As all the history is in one revlog, may be only one of them would
need to be uncompressed at a specific time.

I don't know if this makes sense but i was thinking that it might be
easier to implement it keeping backward compatibility as the revlogs
content will not change, so the hash do not need to change. It is just
one extra layer.

What do you think?

Comment 22 Eugene 2010-07-10 11:01:00 UTC
My 2c: Version compatibility would not be possible anyway when repos are on
a shared folder or when they're copied as files. Both of these methods are
appealing due to ease/simplicity.

Also the impact of preserving compatibility to Mercurial's relatively clean
code/design should be considered.. IMHO it's quite valuable.

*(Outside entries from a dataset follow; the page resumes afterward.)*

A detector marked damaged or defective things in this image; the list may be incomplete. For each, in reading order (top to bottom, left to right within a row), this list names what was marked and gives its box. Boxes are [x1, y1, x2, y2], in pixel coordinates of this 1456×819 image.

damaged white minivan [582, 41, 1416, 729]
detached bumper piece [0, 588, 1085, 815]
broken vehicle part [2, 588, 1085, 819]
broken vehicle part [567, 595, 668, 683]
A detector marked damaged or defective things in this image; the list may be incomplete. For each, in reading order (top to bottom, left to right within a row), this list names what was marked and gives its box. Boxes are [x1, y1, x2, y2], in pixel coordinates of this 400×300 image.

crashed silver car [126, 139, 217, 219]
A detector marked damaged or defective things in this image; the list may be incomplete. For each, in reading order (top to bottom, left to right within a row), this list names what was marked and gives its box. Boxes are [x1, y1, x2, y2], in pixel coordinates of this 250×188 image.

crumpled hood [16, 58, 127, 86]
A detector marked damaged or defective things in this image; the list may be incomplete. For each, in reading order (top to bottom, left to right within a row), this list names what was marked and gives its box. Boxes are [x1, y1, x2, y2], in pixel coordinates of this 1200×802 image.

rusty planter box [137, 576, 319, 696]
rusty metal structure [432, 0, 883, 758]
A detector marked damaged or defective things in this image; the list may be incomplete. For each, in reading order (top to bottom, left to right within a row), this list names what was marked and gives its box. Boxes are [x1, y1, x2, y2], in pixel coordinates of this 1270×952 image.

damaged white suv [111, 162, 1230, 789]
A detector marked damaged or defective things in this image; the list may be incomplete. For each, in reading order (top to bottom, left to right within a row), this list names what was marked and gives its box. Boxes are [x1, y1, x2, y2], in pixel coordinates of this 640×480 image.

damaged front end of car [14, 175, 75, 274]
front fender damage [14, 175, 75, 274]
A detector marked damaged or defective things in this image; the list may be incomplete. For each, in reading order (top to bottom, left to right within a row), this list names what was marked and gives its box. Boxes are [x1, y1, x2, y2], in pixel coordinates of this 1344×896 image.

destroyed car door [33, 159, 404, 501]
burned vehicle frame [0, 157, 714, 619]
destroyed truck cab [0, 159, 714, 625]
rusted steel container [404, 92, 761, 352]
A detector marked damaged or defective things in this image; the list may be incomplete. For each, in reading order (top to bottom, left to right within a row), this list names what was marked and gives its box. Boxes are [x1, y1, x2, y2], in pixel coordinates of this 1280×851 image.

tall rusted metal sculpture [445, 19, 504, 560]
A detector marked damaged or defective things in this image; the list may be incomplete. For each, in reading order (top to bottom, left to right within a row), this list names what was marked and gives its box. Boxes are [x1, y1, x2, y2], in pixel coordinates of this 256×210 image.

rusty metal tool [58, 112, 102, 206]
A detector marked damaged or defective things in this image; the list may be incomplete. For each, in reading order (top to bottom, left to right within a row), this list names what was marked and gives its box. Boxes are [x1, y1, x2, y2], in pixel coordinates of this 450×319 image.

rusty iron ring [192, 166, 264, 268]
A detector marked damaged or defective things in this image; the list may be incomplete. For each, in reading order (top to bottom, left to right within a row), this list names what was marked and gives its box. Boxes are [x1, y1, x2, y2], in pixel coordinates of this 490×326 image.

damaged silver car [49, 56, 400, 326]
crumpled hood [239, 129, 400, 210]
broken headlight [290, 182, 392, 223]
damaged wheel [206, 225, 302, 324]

Plus, I'm sure
some admins would prefer to force an upgrade than have increased io/cpu
usage on their servers.

If there are optional default-off optimisations as part of, perhaps,
"Mercurial 2" people can choose if and when to force an upgrade.

I myself need this for a proposed project which would store mp3 podcasts in
hg to version-control their ID3 tags and filenames. Mercurial is great
except for the renames part.
Comment 23 gidyn 2012-05-01 06:00:25 UTC
The usual response when this is brought up on a mailing list is that a
compressed text file doesn't take up much space. This obviously doesn't
apply to binary resources, but doesn't always apply to text files either. If
someone does a lot of refactoring, it is indeed possible that rename/move
copying will take up more space in the repository than actual changesets.
Comment 24 Bugzilla 2012-05-12 12:46:14 UTC

--- Bug imported by bugzilla@serpentine.com 2012-05-12 08:46 EDT  ---

This bug was previously known as _bug_ 883 at http://mercurial.selenic.com/bts/issue883
Comment 25 Martin F 2013-01-29 09:44:37 UTC
Are there any plans in fixing this issue?
Comment 26 Matt Mackall 2013-01-29 10:01:58 UTC
There are plans:


But plans do not translate to development resources or timetables.